Panel: New Evidence on Teacher Tenure Reform
(Education)

Friday, November 3, 2017: 1:30 PM-3:00 PM
Gold Coast (Hyatt Regency Chicago)

*Names in bold indicate Presenter

Panel Organizers:  Luis Alberto Rodriguez, Tennessee Consortium on Research, Evaluation, and Development
Panel Chairs:  Matthew Springer, Vanderbilt University
Discussants:  Katharine O. Strunk, University of Southern California and Luke Miller, University of Virginia


Principals Strategies to Improve Teaching: The Case of Tenure Reform?
Julia J. Cohen1, Susanna Loeb2, Luke C. Miller1, Anisah Waite1 and James H Wyckoff1, (1)University of Virginia, (2)Stanford University



Who Stays, Who Leaves? Teacher Transfer and Attrition in the Tenure Reform Era in Tennessee
Luis Alberto Rodriguez and Matthew Springer, Vanderbilt University



Does Tenure Reform Induce Effective Teachers to Leave Teaching: Evidence from Supply-Side Responses in Louisiana
Nathan Barrett, Tulane University, Katharine O. Strunk, University of Southern California and Jane Lincove, University of Maryland, Baltimore County


Debates over the efficacy of teacher tenure are long-standing. Much of the rhetoric in debates about traditional lifetime tenure status has centered on barriers to dismissal of ineffective teachers, substantial legal costs associated with due process, and the weakening of performance mechanisms designed to improve teacher effort. In contrast, many have regarded traditional tenure policies as a form of job security capable of attracting and retaining high performing teachers.

A number of states have changed tenure rules in recent years by enacting reforms that vary in degree from the seniority-based status quo. Some states have simply extended the number of years teachers are required to teach in order to attain tenure while others have repealed tenure and due process provisions outright. Still other states have enacted reforms that require teachers’ performance ratings be a primary consideration during the tenure eligibility process and even revert teachers to probationary status if their performance is rated unsatisfactory.

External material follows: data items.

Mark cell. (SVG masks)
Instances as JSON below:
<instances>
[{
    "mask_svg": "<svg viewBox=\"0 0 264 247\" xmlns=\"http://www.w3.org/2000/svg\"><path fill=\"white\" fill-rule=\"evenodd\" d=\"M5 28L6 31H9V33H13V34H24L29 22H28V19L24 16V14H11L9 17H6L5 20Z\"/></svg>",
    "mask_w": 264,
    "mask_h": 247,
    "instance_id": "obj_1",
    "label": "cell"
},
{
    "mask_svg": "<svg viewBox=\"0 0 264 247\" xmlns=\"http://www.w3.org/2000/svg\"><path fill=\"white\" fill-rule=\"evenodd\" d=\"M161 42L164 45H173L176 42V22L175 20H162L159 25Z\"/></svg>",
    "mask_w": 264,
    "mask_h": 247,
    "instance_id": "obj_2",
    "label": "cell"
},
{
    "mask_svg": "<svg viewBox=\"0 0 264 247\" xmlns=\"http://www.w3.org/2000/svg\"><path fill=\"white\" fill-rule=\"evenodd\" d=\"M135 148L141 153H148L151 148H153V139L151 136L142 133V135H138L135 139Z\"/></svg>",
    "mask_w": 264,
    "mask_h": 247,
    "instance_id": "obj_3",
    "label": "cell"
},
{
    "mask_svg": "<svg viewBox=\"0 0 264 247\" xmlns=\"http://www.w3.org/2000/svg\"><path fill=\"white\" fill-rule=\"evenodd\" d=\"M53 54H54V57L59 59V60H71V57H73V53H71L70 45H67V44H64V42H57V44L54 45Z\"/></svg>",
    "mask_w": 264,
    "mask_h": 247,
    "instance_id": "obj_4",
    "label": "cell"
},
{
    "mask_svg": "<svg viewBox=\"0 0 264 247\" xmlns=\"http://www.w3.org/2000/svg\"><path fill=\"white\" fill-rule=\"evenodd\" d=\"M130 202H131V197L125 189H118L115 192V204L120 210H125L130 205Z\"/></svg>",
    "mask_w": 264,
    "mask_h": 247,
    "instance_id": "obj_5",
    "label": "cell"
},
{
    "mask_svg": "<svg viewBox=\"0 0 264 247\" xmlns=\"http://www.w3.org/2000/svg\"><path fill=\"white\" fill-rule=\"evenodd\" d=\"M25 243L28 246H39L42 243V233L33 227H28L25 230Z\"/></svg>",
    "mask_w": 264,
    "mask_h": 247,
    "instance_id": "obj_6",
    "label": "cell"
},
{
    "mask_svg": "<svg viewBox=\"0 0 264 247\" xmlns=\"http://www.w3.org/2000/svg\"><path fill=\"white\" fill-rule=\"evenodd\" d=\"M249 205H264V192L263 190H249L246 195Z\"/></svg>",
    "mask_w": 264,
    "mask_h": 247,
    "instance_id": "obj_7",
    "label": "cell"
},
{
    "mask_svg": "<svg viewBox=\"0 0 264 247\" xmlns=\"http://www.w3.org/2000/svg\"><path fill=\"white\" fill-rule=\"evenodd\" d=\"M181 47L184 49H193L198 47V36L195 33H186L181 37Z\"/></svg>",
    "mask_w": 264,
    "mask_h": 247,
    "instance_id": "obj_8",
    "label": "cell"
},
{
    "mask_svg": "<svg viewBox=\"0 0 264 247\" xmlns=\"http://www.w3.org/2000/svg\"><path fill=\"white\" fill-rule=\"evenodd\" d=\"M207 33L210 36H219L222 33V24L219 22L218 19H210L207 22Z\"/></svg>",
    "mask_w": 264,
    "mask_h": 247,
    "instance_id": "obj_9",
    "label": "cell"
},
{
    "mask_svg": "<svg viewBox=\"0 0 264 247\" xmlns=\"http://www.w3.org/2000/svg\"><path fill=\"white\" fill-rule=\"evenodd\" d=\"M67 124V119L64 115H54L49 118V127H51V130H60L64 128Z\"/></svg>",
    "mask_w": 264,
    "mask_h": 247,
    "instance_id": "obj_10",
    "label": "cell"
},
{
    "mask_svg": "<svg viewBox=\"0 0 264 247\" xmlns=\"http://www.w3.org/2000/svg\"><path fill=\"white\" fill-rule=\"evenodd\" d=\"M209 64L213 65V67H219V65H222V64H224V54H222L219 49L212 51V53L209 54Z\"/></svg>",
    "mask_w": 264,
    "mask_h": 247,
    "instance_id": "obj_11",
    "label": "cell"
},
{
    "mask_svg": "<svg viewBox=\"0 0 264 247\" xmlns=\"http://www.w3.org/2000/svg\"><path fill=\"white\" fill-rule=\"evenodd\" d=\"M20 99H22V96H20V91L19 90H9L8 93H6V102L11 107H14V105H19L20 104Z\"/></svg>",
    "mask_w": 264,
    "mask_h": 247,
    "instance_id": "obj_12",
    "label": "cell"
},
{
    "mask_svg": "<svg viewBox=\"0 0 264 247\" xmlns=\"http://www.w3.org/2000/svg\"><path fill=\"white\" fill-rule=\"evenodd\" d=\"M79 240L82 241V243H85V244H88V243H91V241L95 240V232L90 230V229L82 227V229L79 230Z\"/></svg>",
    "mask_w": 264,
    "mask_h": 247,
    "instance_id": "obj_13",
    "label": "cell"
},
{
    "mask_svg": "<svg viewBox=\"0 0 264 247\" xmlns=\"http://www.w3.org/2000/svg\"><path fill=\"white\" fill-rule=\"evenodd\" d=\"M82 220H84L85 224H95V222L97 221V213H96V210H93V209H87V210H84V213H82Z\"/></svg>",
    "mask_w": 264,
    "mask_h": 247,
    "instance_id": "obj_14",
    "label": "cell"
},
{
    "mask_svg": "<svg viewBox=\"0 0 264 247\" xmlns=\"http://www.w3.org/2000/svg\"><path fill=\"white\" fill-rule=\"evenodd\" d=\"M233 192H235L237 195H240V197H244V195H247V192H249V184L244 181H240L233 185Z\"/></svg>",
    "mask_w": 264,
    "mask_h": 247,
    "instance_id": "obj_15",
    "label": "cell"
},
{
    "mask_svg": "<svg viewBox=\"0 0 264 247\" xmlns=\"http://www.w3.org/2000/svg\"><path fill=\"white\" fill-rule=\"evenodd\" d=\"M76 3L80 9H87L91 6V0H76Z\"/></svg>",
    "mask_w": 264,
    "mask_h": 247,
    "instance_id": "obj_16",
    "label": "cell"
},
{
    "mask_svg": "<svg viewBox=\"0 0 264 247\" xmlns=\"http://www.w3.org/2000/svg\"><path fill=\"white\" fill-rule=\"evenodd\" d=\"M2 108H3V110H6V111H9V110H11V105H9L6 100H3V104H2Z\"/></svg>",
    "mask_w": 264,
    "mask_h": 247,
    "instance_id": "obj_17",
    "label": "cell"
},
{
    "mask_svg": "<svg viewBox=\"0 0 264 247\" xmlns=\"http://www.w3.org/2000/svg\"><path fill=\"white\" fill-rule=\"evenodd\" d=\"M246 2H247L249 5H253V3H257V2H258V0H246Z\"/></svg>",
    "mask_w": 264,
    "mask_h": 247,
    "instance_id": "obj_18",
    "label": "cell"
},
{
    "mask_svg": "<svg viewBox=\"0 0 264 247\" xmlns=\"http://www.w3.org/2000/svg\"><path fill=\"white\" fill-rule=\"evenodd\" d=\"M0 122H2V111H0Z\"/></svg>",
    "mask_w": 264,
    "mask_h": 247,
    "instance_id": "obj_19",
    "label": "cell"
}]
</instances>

The recent policy emphasis on tenure appears to be a natural extension of the large body of research highlighting teacher quality as a prominent school-based determinant of educational outcomes. However, the evidence of the effects of recent tenure reforms is limited but at last emerging. The papers in the session exploit extensive survey and administrative data across four states to illuminate the effects of reformed tenure policies on the teacher labor force, with particular emphasis on principal responses to tenure reform as well as changes to teacher quality and transfer and exit patterns.